Sam Charters Passes
American music historian, author and musician Samuel Charters passed away on March 18th. Known for his field recordings of influential blues musicians, many of the works Charters uncovered went on to inspire and shape much of today’s musical landscape.
Born in Pittsburgh, Pennsylvania, in 1929, Charters developed a connection with jazz and blues music early on. He grew up playing and listening to a wide array of music from a multitude of genres and sources, including classical and jazz, moving to Sacramento, California, as a teen, eventually serving in the Korean War.
In his early adult life, Charters immersed himself in jazz, learning to play various instruments including banjo and jug. Along with his studies of American blues, he realized that Black music in America was part of a larger-spanning tradition of Black culture, that was being widely ignored by music academics of the time. He moved to New Orleans, Louisiana, at age 21 and began to collecting and recording music, with the intention of introducing the songs and poetry to the masses.
The House Un-American Activities Committee censored Charters in 1952, effectively ending his long-held political ambitions, forcing him to focus himself entirely on collecting black music from around the country and beyond. He moved to San Antonio, Texas, after wishing to discover more about blues legend Robert Johnson. In the process he began his foray into compiling field recordings for record labels such as Folkways and Vanguard, which led to a major growth in popularity for blues musicians such as Lightnin’ Hopkins, Sleepy John Estes, Bukka White and Bahamian artist Joseph Spence.
Compiling years’-worth of recordings and studies, he published The Country Blues, his first book, which is also notable for his glamorizing of the field-recorder’s lifestyle. It helped ignite the folk music revival of the ’60s, and caught the eye of a burgeoning Bob Dylan. The book was inducted into the Blues Hall of Fame in 1991, and is considered a quintessential piece of American literature.
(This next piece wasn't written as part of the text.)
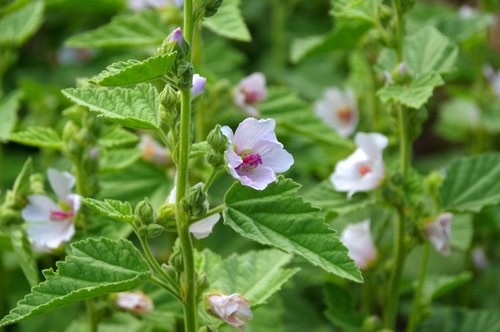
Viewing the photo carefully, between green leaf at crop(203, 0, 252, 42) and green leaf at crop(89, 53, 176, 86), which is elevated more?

For years he continued his field recording work, but also had successful ventures helping produce albums by the 1960s folk-rock group Country Joe and the Fish as well as New York City folk artist Dave Van Ronk. He married writer, editor and pianist Ann Charters and began to write more books, including Jazz: A History of the New York Scene, The Poetry of the Blues, Jazz New Orleans and several more, to wide acclaim. In the ’70s, he moved his family to Sweden, and became an official citizen of the country. He continued to write about Blues and Jazz music for the remainder of his life.
Charters passed in his home on March 18th 2015 after a battle with cancer. He was 85.